# Which Camera



## CJC (Sep 3, 2011)

Looking to buy a new camera mainly for pics of the car and boating.

Any ideas which make as i dont have a clue which one to go for?


----------



## Paintmaster1982 (Oct 23, 2007)

Depends what you want to take, i know you say your car and boat but do you go to car shows, track days etc With boating id imagine they would be a fair distance away at times so a dslr would def be the way to go and then choos a good zoom lens and mono or tri pod.

I've started off with a basic DSLR the nikon D40 (not sure you can buy them now or the newest model), although its not the best camera out there far far from it, it has got all the basics i needed to get me onto the photography ladder. Ive had it 4 years now and iam still very happy with it. And i feel it is now time for me to move on to the next level when funds allow. 

Dslr with a 18 - 200(maybe more) lens will be great for what you want to take.

Also in terms of make there are plenty to choose from. I dare say Nikon and canon are the industry leaders. Canon is pretty much used in the industry and in photography mags etc but there are plenty of other makes like sony, panasonic etc. Id prob go to a camera shop like, jessops and have a feel of the cameras to see what is best suited to you. 

hope this helps.


----------



## DW58 (Nov 27, 2010)

*DPReview.com:* - All the information you could possibly need - Reviews, specs, comparisons, discussions, DSLR, Bridge, Compact etc.

Decide what you want to do, what you need and take it from there.


----------



## Dannbodge (Sep 26, 2010)

I'm going for wither a Canon 1100d or 500d depending on what deals I can get on them.
Jessops do a 10month 0% finance deal on them too.


----------



## DW58 (Nov 27, 2010)

If you can stretch that far go for the 500D, but see if you can manage a 550D as it has some nice additional features.


----------



## Dannbodge (Sep 26, 2010)

DW58 said:


> If you can stretch that far go for the 500D, but see if you can manage a 550D as it has some nice additional features.


I meant 550d not 500d :thumbup:


----------



## CJC (Sep 3, 2011)

Thanks for the advice guys i have a budget of around £350 so many to chose from


----------



## CJC (Sep 3, 2011)

After reading reviews I have decided to go for the 550d where is the cheapest place to get one from?
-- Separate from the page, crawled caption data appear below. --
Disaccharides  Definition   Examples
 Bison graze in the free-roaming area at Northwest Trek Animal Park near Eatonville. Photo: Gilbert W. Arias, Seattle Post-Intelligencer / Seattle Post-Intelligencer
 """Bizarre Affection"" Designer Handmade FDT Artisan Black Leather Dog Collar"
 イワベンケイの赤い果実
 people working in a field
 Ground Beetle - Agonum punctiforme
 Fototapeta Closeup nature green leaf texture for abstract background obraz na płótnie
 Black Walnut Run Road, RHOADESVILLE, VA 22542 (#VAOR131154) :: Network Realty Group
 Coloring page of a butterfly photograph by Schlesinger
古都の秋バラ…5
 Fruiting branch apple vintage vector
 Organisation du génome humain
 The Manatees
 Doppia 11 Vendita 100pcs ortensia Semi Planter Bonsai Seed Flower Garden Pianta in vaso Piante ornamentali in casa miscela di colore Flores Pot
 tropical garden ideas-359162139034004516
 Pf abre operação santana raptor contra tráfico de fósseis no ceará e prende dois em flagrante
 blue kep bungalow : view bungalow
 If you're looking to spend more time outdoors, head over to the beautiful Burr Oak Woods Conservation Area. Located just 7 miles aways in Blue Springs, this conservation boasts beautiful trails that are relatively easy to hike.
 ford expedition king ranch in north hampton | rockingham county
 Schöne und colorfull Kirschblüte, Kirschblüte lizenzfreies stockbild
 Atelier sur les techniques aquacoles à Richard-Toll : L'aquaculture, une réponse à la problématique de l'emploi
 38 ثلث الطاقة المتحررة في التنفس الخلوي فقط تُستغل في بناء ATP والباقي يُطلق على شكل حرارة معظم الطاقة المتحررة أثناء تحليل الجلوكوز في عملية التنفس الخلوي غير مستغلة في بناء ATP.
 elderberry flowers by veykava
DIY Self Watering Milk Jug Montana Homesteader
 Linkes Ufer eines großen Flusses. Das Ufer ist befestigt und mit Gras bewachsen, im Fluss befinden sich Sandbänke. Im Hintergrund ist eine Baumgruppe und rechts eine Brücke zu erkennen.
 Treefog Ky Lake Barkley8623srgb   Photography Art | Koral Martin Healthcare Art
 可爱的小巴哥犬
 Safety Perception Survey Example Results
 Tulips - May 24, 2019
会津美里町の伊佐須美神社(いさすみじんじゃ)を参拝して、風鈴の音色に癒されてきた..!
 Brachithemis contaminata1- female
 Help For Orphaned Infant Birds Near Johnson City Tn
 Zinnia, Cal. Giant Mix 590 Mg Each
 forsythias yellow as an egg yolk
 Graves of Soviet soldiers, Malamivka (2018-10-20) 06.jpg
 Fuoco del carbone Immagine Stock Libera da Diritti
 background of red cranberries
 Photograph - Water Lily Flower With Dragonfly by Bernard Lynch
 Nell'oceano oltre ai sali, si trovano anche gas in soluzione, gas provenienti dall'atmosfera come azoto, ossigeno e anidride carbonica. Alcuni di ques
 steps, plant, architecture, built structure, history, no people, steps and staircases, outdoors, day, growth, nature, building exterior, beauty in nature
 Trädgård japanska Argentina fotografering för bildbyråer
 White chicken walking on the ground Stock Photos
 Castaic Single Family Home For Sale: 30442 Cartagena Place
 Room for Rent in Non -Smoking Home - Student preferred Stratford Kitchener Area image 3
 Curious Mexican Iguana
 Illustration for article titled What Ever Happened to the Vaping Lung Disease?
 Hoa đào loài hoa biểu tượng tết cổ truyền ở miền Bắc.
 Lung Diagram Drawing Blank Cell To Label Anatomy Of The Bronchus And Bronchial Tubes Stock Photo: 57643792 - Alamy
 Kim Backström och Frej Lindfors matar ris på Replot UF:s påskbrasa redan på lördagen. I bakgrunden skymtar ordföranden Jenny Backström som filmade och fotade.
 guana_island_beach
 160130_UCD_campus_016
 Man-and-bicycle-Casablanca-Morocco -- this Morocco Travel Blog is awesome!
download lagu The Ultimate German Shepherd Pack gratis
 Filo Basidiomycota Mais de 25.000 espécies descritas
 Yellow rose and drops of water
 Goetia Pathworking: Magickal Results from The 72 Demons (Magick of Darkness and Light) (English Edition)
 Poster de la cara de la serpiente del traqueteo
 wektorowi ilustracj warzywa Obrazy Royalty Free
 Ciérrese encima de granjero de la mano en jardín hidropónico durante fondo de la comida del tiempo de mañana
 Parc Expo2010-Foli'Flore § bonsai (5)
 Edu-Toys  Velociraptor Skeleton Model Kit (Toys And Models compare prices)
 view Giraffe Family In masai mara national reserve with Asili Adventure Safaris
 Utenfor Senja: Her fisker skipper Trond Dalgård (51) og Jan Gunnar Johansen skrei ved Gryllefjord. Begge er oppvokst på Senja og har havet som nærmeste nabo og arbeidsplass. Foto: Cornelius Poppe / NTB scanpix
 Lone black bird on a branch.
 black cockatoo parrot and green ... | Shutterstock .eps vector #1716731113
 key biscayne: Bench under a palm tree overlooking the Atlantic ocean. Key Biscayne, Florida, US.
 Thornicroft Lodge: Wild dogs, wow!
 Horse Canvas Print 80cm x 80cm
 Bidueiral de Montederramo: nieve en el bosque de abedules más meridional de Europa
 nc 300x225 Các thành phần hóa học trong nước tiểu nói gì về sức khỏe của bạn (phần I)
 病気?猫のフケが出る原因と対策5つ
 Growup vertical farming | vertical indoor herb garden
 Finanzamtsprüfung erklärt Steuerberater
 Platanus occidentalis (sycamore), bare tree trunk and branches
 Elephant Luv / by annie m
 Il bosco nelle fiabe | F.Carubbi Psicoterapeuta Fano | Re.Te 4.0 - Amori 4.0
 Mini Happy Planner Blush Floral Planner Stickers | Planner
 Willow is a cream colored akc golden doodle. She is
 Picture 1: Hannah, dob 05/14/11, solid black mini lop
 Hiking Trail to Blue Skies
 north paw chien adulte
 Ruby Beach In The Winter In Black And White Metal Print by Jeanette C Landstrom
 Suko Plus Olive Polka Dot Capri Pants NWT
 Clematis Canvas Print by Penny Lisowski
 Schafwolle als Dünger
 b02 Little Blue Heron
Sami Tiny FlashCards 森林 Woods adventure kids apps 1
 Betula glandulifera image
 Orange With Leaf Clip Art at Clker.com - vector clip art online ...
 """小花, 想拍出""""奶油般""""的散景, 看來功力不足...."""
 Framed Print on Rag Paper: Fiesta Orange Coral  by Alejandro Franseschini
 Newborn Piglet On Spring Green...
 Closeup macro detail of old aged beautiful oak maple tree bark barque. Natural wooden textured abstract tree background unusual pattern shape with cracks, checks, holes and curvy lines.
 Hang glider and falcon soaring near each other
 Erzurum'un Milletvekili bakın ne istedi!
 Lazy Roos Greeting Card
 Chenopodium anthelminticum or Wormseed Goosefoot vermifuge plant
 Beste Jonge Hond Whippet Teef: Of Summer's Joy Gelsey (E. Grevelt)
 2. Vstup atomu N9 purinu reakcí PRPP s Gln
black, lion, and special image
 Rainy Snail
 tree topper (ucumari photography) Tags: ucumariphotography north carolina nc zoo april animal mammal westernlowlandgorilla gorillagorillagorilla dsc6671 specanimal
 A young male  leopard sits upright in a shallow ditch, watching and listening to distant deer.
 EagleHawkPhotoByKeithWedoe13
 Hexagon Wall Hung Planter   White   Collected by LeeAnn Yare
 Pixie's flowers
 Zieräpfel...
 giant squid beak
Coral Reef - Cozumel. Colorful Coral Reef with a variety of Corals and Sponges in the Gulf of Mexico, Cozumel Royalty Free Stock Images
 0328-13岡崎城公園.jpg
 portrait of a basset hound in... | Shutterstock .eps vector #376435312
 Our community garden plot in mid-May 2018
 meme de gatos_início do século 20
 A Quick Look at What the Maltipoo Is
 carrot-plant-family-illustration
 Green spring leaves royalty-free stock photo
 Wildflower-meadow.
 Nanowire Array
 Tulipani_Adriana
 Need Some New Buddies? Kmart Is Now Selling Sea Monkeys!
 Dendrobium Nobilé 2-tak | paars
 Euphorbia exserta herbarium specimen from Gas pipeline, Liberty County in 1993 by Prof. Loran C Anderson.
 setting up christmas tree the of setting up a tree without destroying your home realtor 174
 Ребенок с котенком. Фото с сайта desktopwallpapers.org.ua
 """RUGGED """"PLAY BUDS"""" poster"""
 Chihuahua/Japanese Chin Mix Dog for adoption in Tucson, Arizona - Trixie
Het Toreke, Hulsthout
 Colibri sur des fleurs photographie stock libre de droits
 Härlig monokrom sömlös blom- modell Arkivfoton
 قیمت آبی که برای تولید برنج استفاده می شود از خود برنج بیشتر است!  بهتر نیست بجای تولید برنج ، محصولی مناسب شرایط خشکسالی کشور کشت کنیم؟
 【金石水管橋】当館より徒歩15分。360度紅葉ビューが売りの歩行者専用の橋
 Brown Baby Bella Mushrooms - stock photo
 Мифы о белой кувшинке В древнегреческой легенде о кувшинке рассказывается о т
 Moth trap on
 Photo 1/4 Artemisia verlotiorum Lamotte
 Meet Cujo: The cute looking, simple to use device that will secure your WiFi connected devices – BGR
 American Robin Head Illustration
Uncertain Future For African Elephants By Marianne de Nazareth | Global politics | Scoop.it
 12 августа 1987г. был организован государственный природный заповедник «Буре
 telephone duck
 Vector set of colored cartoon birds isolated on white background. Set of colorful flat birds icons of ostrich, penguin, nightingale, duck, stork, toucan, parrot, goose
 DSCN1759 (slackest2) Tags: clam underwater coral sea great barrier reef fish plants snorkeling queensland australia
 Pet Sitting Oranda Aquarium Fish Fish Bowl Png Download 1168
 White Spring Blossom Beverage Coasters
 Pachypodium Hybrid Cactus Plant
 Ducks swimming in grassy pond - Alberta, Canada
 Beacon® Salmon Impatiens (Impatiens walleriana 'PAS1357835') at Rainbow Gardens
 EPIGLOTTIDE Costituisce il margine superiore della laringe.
Also will I need another lense? Callum


----------



## Dannbodge (Sep 26, 2010)

Jessops have a good twin lens deal with the 550 atm along with 10months interest free finance


----------



## CJC (Sep 3, 2011)

Dannbodge said:


> Jessops have a good twin lens deal with the 550 atm along with 10months interest free finance


I'm new to all this could you tell me how the extra lens makes a difference would I really need them.


----------



## Scotty Pro (Nov 12, 2008)

CJC said:


> Thanks for the advice guys i have a budget of around £350 so many to chose from


Don't think you will get a 550D for that price
looky here for the online prices LINKY


----------



## CJC (Sep 3, 2011)

I don't mind really paying extra if it's worth it. I noticed the 1100d was cheaper,is there much difference between the two.


----------



## Dannbodge (Sep 26, 2010)

CJC said:


> I'm new to all this could you tell me how the extra lens makes a difference would I really need them.


It's bigger so will give you a greater zoom length. 
It's £550 for that or £620 with loads of accessories iirc


----------



## CJC (Sep 3, 2011)

Just picked up a Nikon d3100 18-55vr kit from jessops


----------



## Naddy37 (Oct 27, 2005)

CJC said:


> Just picked up a Nikon d3100 18-55vr kit from jessops


IMHO, you'll need at least a 70-300mm lens to add to your kit.....:thumb:


----------



## matt_r (Jun 20, 2006)

CJC said:


> Just picked up a Nikon d3100 18-55vr kit from jessops


Hi mate, I'm in the same boat as you at the mo and after a dslr. After deciding on the 550d what made you change and go for the Nikon? Just out of interest really? 
Cheers


----------



## matttnt1 (Nov 29, 2011)

Consider second hand equipment, especially lenses. Most dealers offer warranties and guarantees with 2nd hand equipment.

There Is no difference between Nikon and Cannon in real world photography. It's like Pepsi and Coke. When you take into account the variables in taking a photo, any marginal technical differences between the brands is meaningless and largely irrelevant. All cameras can take great photos. 

Stay away from lenses with huge zoom ranges. Unless you are spending upwards of £1200 the quality will be poor and they are impractical unless being used in good light conditions. 

If you want a massive zoom then get a good hybrid camera. 

Golden rule, don't take advice from Jessops. They really are useless. London Camera Exchange, Calumet or Jacobs Digital for more balanced views and prices.


----------



## alexj (Apr 12, 2012)

Go second hand nikon


----------